> **Problem statement**:
Within the listing below, please copy exactly the lines between the line holding "order: Proboscidea" and the line holding "common name: hippopotamus", inclusive.

> **Input data**:
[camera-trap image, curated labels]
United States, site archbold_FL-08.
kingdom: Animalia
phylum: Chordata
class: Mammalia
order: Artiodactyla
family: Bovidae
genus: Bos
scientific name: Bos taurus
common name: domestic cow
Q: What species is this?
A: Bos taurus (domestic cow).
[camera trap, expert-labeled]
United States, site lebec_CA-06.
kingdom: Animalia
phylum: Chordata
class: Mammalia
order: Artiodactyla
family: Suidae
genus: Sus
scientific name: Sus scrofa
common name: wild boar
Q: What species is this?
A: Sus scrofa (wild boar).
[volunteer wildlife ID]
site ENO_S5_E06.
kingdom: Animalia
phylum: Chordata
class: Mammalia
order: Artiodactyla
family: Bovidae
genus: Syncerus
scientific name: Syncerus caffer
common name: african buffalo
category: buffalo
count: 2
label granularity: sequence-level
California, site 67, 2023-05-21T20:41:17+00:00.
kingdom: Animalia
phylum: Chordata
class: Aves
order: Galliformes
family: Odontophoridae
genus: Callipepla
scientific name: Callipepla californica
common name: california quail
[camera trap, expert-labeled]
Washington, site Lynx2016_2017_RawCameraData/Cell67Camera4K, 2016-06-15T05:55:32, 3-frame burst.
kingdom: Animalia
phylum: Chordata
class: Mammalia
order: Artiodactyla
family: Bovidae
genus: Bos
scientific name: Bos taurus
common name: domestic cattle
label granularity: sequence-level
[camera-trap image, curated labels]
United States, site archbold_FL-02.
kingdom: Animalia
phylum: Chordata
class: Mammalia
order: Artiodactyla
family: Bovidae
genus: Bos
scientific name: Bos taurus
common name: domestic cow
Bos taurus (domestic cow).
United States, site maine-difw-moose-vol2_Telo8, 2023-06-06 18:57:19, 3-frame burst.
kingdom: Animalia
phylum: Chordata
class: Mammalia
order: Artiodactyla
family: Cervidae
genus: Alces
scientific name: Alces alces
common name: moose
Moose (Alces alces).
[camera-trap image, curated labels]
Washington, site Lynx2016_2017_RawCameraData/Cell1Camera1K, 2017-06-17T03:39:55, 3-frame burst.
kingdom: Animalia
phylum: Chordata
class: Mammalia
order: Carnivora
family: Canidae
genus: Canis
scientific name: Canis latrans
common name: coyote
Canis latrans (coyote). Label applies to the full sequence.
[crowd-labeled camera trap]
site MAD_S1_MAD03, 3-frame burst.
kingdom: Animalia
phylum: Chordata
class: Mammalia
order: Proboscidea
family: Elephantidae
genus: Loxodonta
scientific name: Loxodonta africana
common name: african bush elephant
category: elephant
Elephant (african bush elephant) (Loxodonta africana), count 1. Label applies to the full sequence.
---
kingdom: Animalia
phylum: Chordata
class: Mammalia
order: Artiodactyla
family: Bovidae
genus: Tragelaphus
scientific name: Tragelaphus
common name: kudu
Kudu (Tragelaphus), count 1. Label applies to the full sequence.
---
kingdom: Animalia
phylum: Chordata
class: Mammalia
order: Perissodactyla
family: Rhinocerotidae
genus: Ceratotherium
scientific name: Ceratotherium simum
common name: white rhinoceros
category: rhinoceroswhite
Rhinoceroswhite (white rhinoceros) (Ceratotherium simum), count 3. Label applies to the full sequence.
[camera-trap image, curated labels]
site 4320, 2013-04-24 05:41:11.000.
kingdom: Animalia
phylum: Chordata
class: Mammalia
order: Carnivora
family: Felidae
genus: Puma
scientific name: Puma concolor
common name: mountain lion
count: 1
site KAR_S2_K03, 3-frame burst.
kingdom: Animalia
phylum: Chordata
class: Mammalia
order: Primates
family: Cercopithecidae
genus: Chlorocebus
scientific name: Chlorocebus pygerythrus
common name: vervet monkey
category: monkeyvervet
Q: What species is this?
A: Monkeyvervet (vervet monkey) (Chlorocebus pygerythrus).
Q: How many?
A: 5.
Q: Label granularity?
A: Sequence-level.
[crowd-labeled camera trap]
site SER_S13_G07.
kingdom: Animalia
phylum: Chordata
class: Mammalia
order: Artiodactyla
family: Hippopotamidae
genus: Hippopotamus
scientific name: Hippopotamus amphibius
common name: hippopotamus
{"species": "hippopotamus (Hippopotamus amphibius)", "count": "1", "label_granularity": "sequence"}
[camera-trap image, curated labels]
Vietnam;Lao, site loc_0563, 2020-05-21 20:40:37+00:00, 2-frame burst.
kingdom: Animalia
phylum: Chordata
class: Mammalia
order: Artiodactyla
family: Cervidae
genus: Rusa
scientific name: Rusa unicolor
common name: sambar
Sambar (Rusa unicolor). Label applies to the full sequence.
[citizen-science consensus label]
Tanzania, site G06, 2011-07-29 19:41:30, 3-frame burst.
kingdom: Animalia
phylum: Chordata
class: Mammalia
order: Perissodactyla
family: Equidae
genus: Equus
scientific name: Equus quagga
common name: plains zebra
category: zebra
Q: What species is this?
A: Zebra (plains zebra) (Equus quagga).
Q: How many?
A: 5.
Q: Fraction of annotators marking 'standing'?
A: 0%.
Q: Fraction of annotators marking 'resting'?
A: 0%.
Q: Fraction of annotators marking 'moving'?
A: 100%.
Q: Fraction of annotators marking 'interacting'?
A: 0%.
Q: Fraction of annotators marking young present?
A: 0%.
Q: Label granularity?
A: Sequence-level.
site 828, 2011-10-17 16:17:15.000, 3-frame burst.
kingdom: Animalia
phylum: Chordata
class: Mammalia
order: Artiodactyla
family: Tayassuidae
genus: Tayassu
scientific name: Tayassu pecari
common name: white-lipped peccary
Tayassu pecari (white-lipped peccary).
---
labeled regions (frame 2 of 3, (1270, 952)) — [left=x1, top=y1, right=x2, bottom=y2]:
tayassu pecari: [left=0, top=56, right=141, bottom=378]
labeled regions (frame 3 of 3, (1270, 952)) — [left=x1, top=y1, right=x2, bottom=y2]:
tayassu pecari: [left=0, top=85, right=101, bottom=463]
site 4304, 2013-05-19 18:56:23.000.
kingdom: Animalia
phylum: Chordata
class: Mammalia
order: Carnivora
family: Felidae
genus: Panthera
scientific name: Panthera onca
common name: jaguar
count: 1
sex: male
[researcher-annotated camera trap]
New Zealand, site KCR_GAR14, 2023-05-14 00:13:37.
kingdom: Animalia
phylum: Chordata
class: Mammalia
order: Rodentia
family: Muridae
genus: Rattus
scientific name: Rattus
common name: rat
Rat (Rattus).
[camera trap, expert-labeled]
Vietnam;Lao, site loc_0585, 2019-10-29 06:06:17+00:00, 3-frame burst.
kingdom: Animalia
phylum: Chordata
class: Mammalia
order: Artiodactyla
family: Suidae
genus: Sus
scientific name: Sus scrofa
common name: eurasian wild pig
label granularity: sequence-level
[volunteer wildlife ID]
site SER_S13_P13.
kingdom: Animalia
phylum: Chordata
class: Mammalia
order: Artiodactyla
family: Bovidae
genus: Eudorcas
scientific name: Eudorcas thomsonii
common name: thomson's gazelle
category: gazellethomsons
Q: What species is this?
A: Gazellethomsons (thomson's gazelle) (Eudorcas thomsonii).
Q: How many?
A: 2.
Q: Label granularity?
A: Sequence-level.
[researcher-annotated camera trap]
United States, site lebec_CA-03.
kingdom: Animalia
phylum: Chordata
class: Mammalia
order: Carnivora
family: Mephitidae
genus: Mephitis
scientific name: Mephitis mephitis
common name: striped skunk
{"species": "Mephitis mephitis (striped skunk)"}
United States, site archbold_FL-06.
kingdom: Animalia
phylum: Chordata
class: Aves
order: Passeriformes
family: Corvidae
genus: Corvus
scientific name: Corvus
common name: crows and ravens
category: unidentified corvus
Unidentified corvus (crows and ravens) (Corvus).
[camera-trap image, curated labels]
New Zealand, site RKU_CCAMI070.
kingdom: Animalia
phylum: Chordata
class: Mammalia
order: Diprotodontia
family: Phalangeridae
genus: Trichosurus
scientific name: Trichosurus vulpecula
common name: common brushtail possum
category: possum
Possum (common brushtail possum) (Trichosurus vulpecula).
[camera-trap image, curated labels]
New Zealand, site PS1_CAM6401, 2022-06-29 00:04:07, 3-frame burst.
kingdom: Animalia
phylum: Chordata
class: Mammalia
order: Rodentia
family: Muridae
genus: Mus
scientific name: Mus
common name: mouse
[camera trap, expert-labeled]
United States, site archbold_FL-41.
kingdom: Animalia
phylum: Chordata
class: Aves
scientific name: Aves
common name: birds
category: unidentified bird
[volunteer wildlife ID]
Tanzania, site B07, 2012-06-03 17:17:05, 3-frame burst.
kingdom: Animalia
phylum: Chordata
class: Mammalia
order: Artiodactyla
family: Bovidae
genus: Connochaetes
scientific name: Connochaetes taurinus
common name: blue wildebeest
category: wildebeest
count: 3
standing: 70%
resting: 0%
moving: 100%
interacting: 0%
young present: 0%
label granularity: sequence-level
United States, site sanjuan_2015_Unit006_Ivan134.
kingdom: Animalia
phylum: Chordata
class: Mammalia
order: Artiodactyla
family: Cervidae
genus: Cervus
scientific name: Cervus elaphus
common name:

> **Completed exercise**:
order: Proboscidea
family: Elephantidae
genus: Loxodonta
scientific name: Loxodonta africana
common name: african bush elephant
category: elephant
Elephant (african bush elephant) (Loxodonta africana), count 1. Label applies to the full sequence.
---
kingdom: Animalia
phylum: Chordata
class: Mammalia
order: Artiodactyla
family: Bovidae
genus: Tragelaphus
scientific name: Tragelaphus
common name: kudu
Kudu (Tragelaphus), count 1. Label applies to the full sequence.
---
kingdom: Animalia
phylum: Chordata
class: Mammalia
order: Perissodactyla
family: Rhinocerotidae
genus: Ceratotherium
scientific name: Ceratotherium simum
common name: white rhinoceros
category: rhinoceroswhite
Rhinoceroswhite (white rhinoceros) (Ceratotherium simum), count 3. Label applies to the full sequence.
[camera-trap image, curated labels]
site 4320, 2013-04-24 05:41:11.000.
kingdom: Animalia
phylum: Chordata
class: Mammalia
order: Carnivora
family: Felidae
genus: Puma
scientific name: Puma concolor
common name: mountain lion
count: 1
site KAR_S2_K03, 3-frame burst.
kingdom: Animalia
phylum: Chordata
class: Mammalia
order: Primates
family: Cercopithecidae
genus: Chlorocebus
scientific name: Chlorocebus pygerythrus
common name: vervet monkey
category: monkeyvervet
Q: What species is this?
A: Monkeyvervet (vervet monkey) (Chlorocebus pygerythrus).
Q: How many?
A: 5.
Q: Label granularity?
A: Sequence-level.
[crowd-labeled camera trap]
site SER_S13_G07.
kingdom: Animalia
phylum: Chordata
class: Mammalia
order: Artiodactyla
family: Hippopotamidae
genus: Hippopotamus
scientific name: Hippopotamus amphibius
common name: hippopotamus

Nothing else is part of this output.